That gave me an image. Think of Atlas, the guy who had to hold up the world, only replace that person with the individuals trying to keep up with server demand of lemmy.world
If I could do anything in artwork or Photoshop I’d create a meme myself.
"Ping" shouldn't affect lag, and your ping should be almost unnoticeable to you. Ping basically means the time a packet takes to the server.
For anything other than a video game, you're going to focus more on server load, and utilization. If something is overloaded (Lemmy in general is overloaded) it doesn't matter what your ping is, the server can't process as many requests as it gets and you see "Lag".
Part of the process right now is figuring out if Lemmy can keep up with the traffic, this is part of the growing pains of a new "social media" server. Best thing to do if it's bothering you is give it a few days and hope they can work something out.
The point I'm making is "ping doesn't matter". If you want to go to a different instance that's fine, find one that seems responsive.

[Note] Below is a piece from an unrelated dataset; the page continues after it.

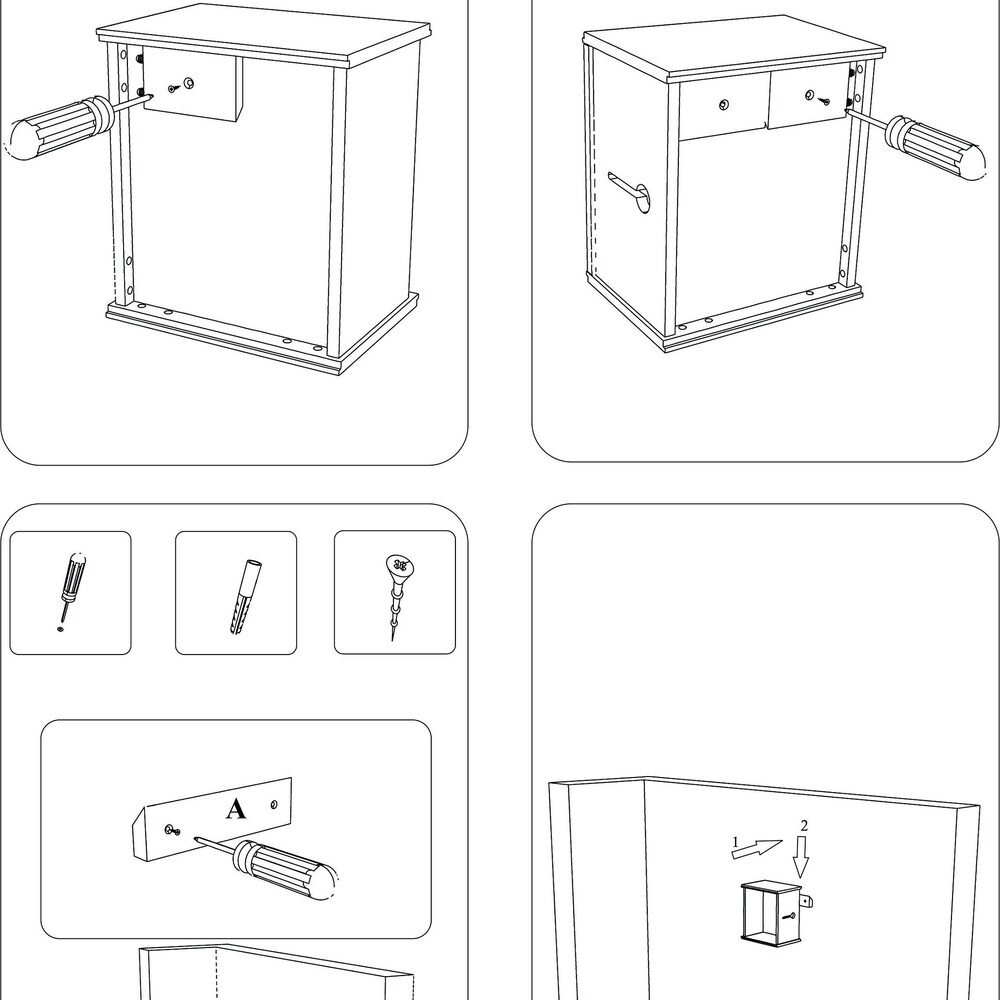 A

1

2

You're using the wrong terminology/thinking when deciding which instance you want to be on.
It's weird. My instance is hosted on a VPS in New Jersey, but shows here in Mexico. The company I rent the server from doesn't have a data center in Mexico
small instances are the best, remember it will take some time before new subscriptions start flowing into the server esp if you are the first person to sub to a remote community.
My understanding (from limited knowledge) is that also due to how federation works even if you're instance isn't under too much load, you may notice issues with posts/comments from other instances if they're struggling.

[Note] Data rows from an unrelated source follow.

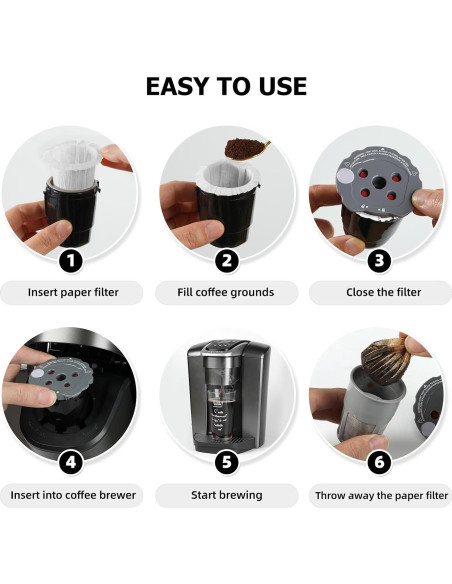 EASY TO USE

1

Insert paper filter

2

Fill coffee grounds

3

Close the filter

4

Insert into coffee brewer

5

Start brewing

6

Throw away the paper filter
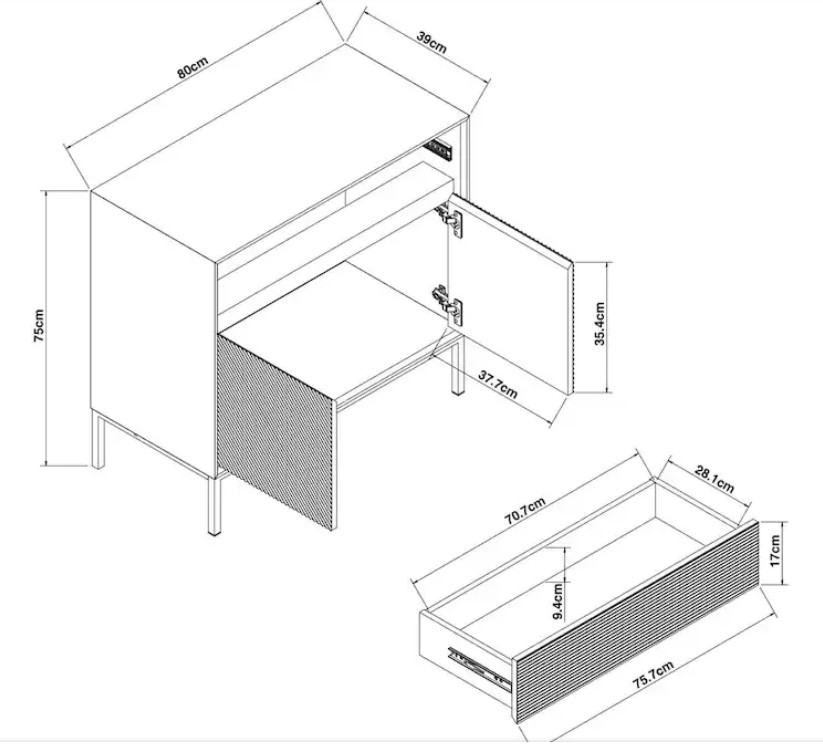 80cm
39cm
75cm
35.4cm
37.7cm
70.7cm
28.1cm
17cm
9.4cm
75.7cm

I’d like to see or make a tool that measures “federation” quality.
Lots of servers are locally responsive, but lag or completely fail posting to remote servers or accepting remote requests.
How can i participate in a conversation when half of the instances are hours behind or may not get my comments at all :(
This seems to be a combination of software and load and it is very insidious because it doesn’t affect local functionality so admins that don’t care or check think their communities are just fine.